Advanced Data Engineering and ETL Pipeline Orchestration in Modern Data Warehousing
Keywords:
Azure Data Factory, Dimensional modelling, ETL orchestration, Query optimization, Data lineageAbstract
Modern data engineering transforms how associations manage and process information through sophisticated Excerpt, transfigure, and cargo channel infrastructures. pall-grounded integration services like SQL Garçon Integration Services and Azure Data Factory enable enterprises to orchestrate complex data workflows across mongrel surroundings, supporting both traditional on-demesne systems and pall-native platforms. These technologies grease the movement of high-volume datasets from different sources into centralized depositories where dimensional modelling ways, particularly Star and Snowflake schemas, structure information for logical consumption. Performance optimization remains central to effective data storehouse operations, with indexing strategies, query prosecution plans, and partition- grounded approaches reducing quiescence while maintaining data newness. Data lineage and inspection trail mechanisms give translucency into data metamorphoses, supporting nonsupervisory compliance conditions and enabling associations to trace information overflows from source to destination. The integration of confirmation rules, automated monitoring, and empirical benchmarking ensures that distributed data infrastructures deliver dependable analytics at scale. Organizations espousing these comprehensive fabrics achieve measurable advancements in processing speed, with some executions reducing channel prosecution times from hours to twinkles while contemporaneously lowering structure costs. The confluence of unity platforms, dimensional modelling principles, and robust governance practices establishes a foundation for scalable business intelligence systems that support decision-making across enterprise disciplines. These capabilities enable data brigades to balance performance, cost, and trustability while conforming to evolving business conditions.
Downloads
References
Medium. (2020). Data Engineering - How to Build an ETL Pipeline Using SSIS in Visual Studio 2019. https://medium.com/swlh/data-engineering-how-to-build-an-etl-pipeline-using-ssis-in-visual-studio-2019-caa85e6b9c94
Fivetran. (2025).

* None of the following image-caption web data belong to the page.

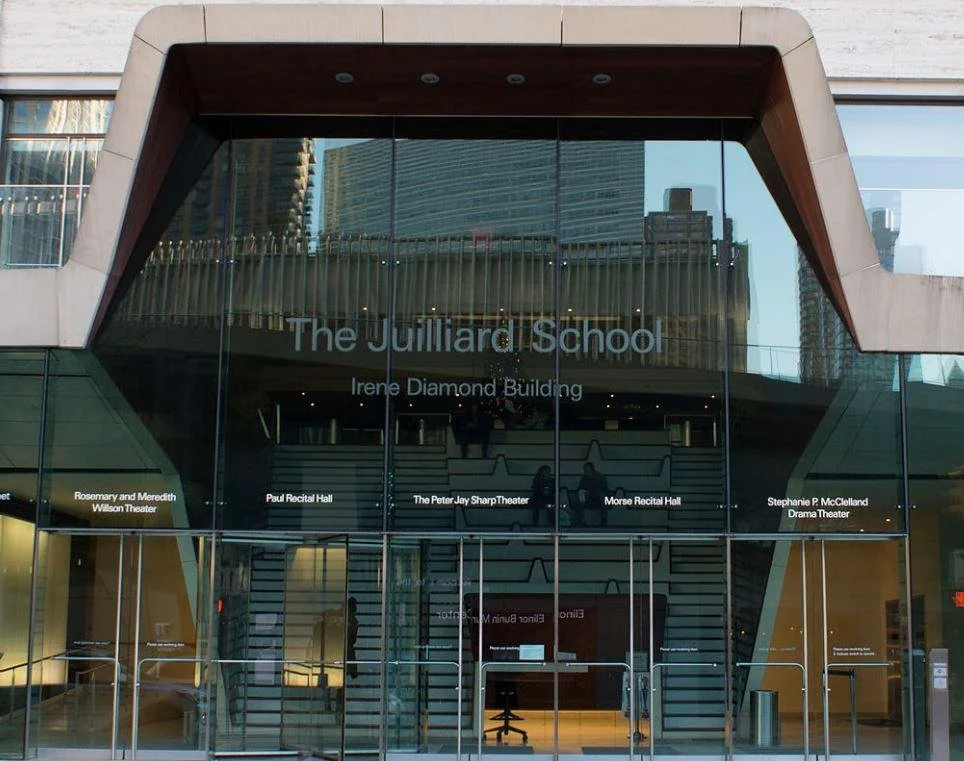gs-alumni-Julliard.jpg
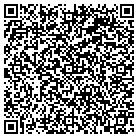 QR code with Collins Center For Public contacts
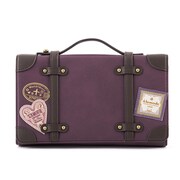 フランスモデルのショルダーマルチケース。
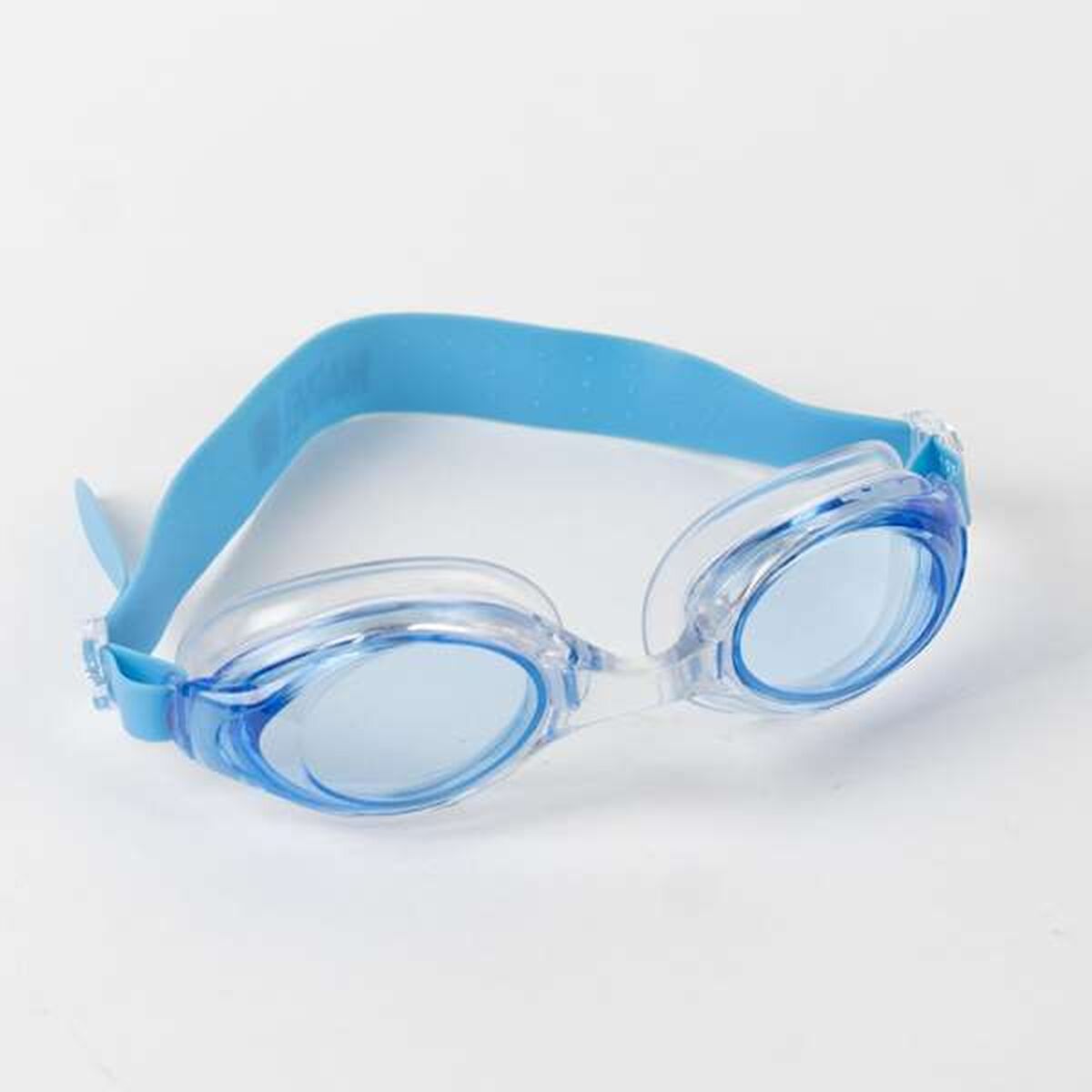 Prosop de Plajă Spider-Man Albastru închis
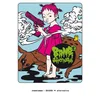 Image de Bambi 0 - alternative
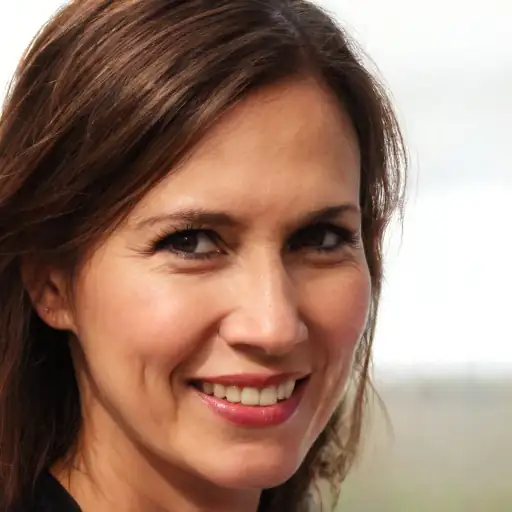 Foto von Sophie Wagner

Cloud Data Warehouse Benchmark. https://www.fivetran.com/blog/warehouse-benchmark
ProjectPro. (2024). Learn Data Engineering with Azure Data Factory ETL Service. https://www.projectpro.io/article/azure-data-factory-etl-pipeline/577
GeeksforGeeks. (2025). Snowflake Schema in Data Warehouse Model. https://www.geeksforgeeks.org/dbms/snowflake-schema-in-data-warehouse-model/
DataCamp. (2025). SQL Query Optimization: 15 Techniques for Better Performance. https://www.datacamp.com/blog/sql-query-optimization
ThoughtSpot. (2025). 12 SQL Query Optimization Techniques to Follow. https://www.thoughtspot.com/data-trends/data-modeling/optimizing-sql-queries
Atlan. (2025). Regulatory Data Lineage Tracking for Audit Success in 2025. https://atlan.com/regulatory-data-lineage-tracking/
Secoda. (2024). What distinguishes data lineage from an audit trail? https://www.secoda.co/blog/data-lineage-vs-audit-trail
Fivetran. (2025). Cloud Data Warehouse Benchmark. https://www.fivetran.com/blog/warehouse-benchmark
NTT DATA. (2023). Behind the Scenes of Our 2023 Cloud Data Platform Benchmark & Analysis. https://us.nttdata.com/en/blog/2023/january/2023-cloud-data-platform-benchmark-and-analysis
Downloads
Published
Issue
Section
License
Copyright (c) 2025 International Journal of Scientific Research in Science, Engineering and Technology

This work is licensed under a Creative Commons Attribution 4.0 International License.